JERUSALEM: L'armée israélienne a appelé mercredi à l'évacuation de 12 villages du sud du Liban, avant de probables frappes visant selon elle le mouvement pro-iranien Hezbollah.

"Pour votre sécurité, vous devez évacuer vos maisons immédiatement et vous éloigner (...) d'au moins 1.000 mètres vers des zones dégagées", a écrit sur son compte X Avichai Adraee, le porte-parole de l'armée israélienne en langue arabe.

Israël et le Hezbollah s'accusent régulièrement de violer le cessez-le-feu, entré en vigueur le 17 avril.

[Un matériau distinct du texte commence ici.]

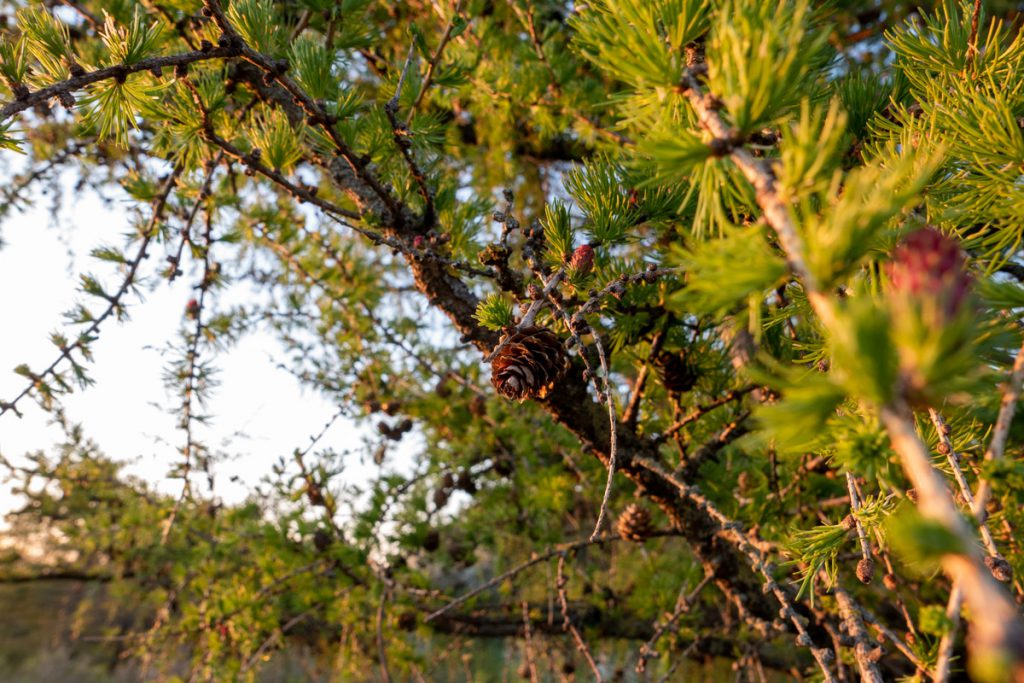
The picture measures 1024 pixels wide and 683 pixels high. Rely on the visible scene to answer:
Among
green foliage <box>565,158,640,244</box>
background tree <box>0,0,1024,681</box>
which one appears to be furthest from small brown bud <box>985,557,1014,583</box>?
green foliage <box>565,158,640,244</box>

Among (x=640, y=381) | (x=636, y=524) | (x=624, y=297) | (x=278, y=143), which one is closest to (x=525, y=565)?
(x=636, y=524)

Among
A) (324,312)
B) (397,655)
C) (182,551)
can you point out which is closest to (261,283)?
(324,312)

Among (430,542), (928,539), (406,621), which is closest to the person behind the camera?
(928,539)

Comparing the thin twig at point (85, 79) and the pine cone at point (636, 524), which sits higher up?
the thin twig at point (85, 79)

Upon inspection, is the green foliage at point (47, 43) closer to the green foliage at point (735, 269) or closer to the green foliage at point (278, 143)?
the green foliage at point (278, 143)

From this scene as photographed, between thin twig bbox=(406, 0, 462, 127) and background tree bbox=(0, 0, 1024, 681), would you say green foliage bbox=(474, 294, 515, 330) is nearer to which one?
background tree bbox=(0, 0, 1024, 681)

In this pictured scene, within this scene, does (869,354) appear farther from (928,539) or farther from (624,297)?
(624,297)

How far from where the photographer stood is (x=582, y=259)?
0.50 metres

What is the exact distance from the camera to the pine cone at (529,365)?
1.64ft

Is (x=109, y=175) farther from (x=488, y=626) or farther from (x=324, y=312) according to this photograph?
(x=488, y=626)

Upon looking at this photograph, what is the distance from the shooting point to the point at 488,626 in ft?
6.18

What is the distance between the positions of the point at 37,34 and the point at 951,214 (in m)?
0.78

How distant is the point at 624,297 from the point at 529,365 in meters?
0.27

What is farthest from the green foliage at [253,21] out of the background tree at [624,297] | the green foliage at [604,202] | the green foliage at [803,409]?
the green foliage at [803,409]
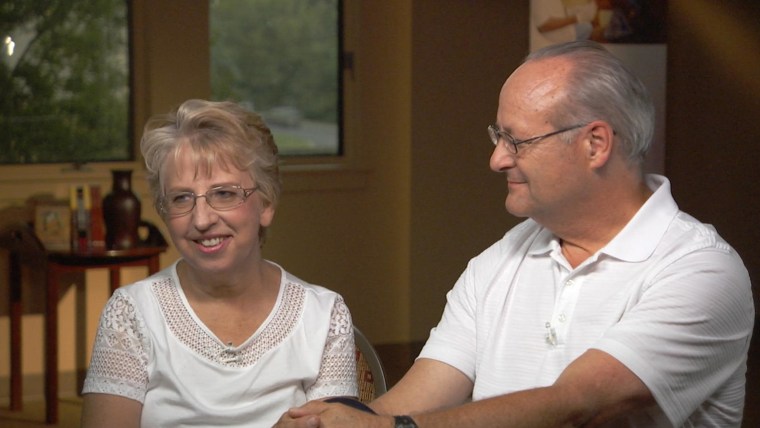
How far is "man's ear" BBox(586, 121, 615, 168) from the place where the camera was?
2039 mm

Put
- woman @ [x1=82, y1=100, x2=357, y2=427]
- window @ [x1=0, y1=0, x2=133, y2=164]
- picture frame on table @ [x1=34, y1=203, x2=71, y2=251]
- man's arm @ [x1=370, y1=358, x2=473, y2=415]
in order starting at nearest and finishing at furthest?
man's arm @ [x1=370, y1=358, x2=473, y2=415]
woman @ [x1=82, y1=100, x2=357, y2=427]
picture frame on table @ [x1=34, y1=203, x2=71, y2=251]
window @ [x1=0, y1=0, x2=133, y2=164]

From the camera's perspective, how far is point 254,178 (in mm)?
2377

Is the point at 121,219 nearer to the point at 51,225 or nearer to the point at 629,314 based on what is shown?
the point at 51,225

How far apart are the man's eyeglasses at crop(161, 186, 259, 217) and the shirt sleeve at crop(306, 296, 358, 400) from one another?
0.32 m

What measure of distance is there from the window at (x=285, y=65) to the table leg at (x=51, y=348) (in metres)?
1.51

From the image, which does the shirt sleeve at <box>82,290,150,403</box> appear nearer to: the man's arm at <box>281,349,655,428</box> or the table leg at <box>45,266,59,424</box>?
the man's arm at <box>281,349,655,428</box>

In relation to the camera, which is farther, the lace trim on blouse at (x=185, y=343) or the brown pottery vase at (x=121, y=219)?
the brown pottery vase at (x=121, y=219)

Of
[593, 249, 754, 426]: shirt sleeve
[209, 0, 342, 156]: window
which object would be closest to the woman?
[593, 249, 754, 426]: shirt sleeve

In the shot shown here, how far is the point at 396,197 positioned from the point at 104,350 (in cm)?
460

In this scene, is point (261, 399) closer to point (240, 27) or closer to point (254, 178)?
point (254, 178)

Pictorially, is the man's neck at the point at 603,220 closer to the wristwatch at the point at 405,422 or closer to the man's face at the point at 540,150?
the man's face at the point at 540,150

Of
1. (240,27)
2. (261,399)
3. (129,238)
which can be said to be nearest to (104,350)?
(261,399)

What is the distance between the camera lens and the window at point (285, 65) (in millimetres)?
6477

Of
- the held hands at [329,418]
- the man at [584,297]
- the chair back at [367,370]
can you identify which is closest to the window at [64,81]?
the chair back at [367,370]
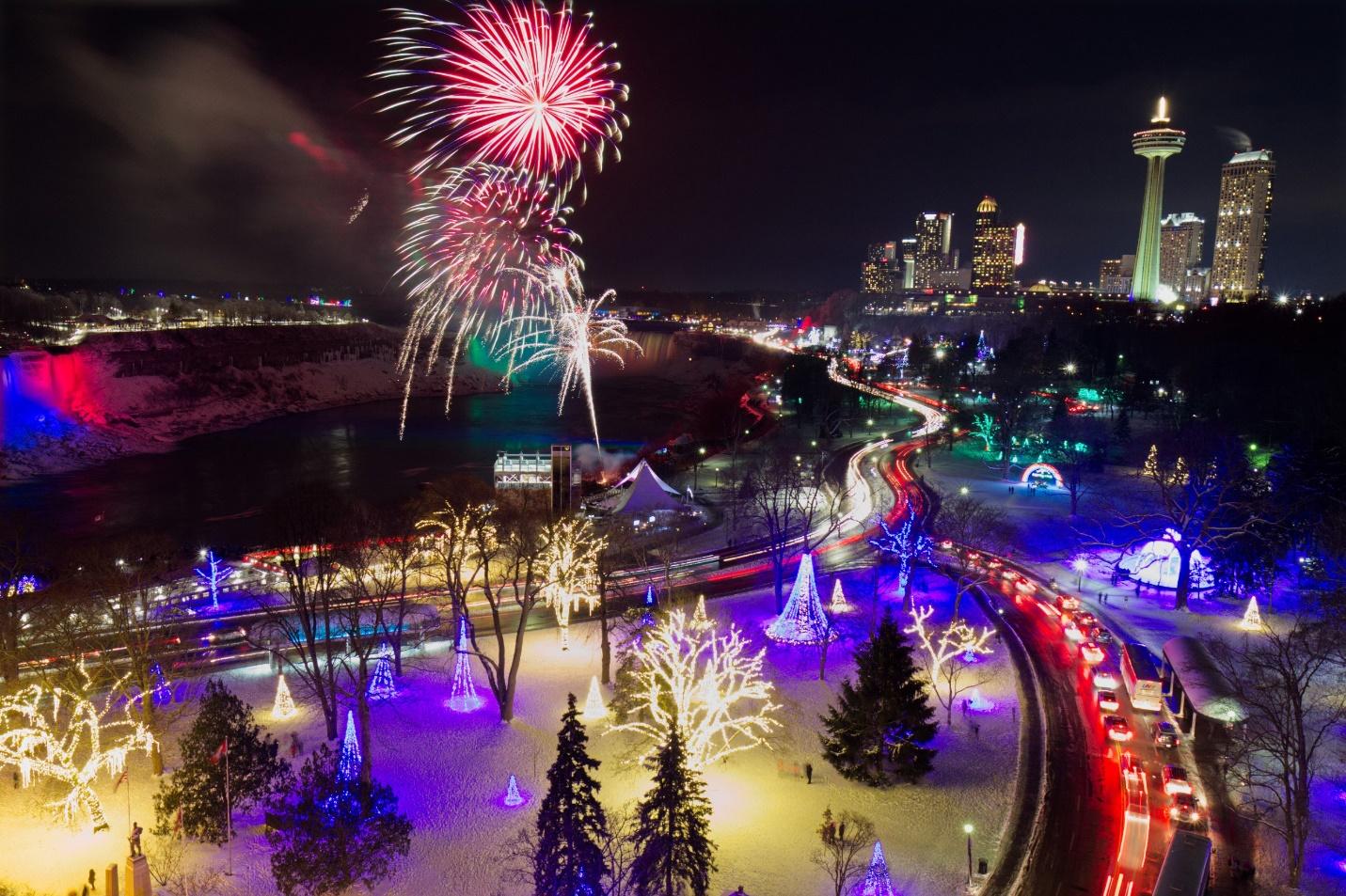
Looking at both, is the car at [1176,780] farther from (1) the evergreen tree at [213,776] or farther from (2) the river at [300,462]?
(2) the river at [300,462]

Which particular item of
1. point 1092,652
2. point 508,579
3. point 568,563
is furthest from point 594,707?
point 1092,652

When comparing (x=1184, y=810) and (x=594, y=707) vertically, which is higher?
(x=1184, y=810)

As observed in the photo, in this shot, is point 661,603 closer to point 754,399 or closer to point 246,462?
point 246,462

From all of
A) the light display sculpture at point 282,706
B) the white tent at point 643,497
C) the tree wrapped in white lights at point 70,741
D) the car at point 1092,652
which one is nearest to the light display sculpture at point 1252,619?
the car at point 1092,652

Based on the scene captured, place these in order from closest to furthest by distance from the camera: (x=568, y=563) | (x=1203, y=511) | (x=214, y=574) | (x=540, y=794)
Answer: (x=540, y=794)
(x=568, y=563)
(x=214, y=574)
(x=1203, y=511)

Israël affirme avoir le droit selon les termes de la trêve de frapper à l'intérieur d'un secteur délimité par une "ligne jaune" qu'elle appelle "zone de sécurité", qui s'étend sur une dizaine de km depuis la frontière.

La plupart des villages désignés par le porte-parole se trouvent cependant bien au-delà de cette zone.

Plus de 2.700 personnes ont été tuées dans les frappes israéliennes depuis le début de la guerre entre Israël et le Hezbollah le 2 mars, selon les autorités libanaises. L'armée israélienne a dénombré 17 soldats et un contractuel tués dans le sud du Liban.